Wie Fixygen berichtet, schloss der Kryptomarkt die vergangene Woche mit einer teilweisen Erholung ab, nachdem Bitcoin unter die psychologische Marke von 60.000 Dollar gefallen war, jedoch blieben die Abflüsse aus ETFs, die Korrektur der Prognosen durch Großbanken, der verschärfte regulatorische Wettbewerb rund um Stablecoins und der Wechsel der Miner in den Sektor der Rechenzentren für KI die Hauptthemen für die Branche.

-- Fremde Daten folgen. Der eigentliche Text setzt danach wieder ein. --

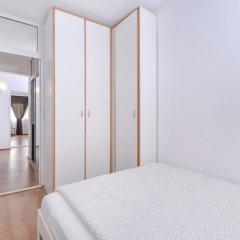 Отель FM Premium 2-BDR Apartment - Eleganto Болгария, София - отзывы, цены и фото номеров - забронировать отель FM Premium 2-BDR Apartment - Eleganto онлайн комната для гостей фото 4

Zum Zeitpunkt der Erstellung dieses Artikels notierte Bitcoin bei etwa 62.440 Dollar, während Ethereum bei etwa 1.625.000 Dollar lag. Zu Beginn der Woche fiel BTC vor dem Hintergrund einer schwachen Nachfrage seitens institutioneller Anleger, Mittelabflüssen aus börsengehandelten Fonds und anhaltenden geopolitischen Risiken unter die 60.000-Dollar-Marke.
Ein entscheidendes negatives Signal waren die Daten zu den US-amerikanischen Bitcoin-Spot-ETFs. Laut CoinDesk unter Berufung auf SoSoValue verzeichneten die Fonds im Juni Nettoabflüsse in Höhe von 4,5 Mrd. $ – der schlechteste Monat seit der Einführung solcher Produkte im Januar 2024. Der bisherige Negativrekord lag bei 3,48 Mrd. US-Dollar im Februar 2025.
Vor diesem Hintergrund senkte die Citigroup ihre 12-Monats-Prognose für Bitcoin von 112.000 US-Dollar auf 82.000 US-Dollar und für Ether von 3.175.000 US-Dollar auf 2.240.000 US-Dollar. Die Bank begründete die Korrektur mit nachlassendem Anlegerinteresse, Abflüssen aus ETFs und dem Ausbleiben rascher Fortschritte bei der Krypto-Regulierung in den USA. Citi senkte zudem die Erwartungen für den Nettozufluss in Bitcoin-ETFs von 10 Mrd. US-Dollar auf null.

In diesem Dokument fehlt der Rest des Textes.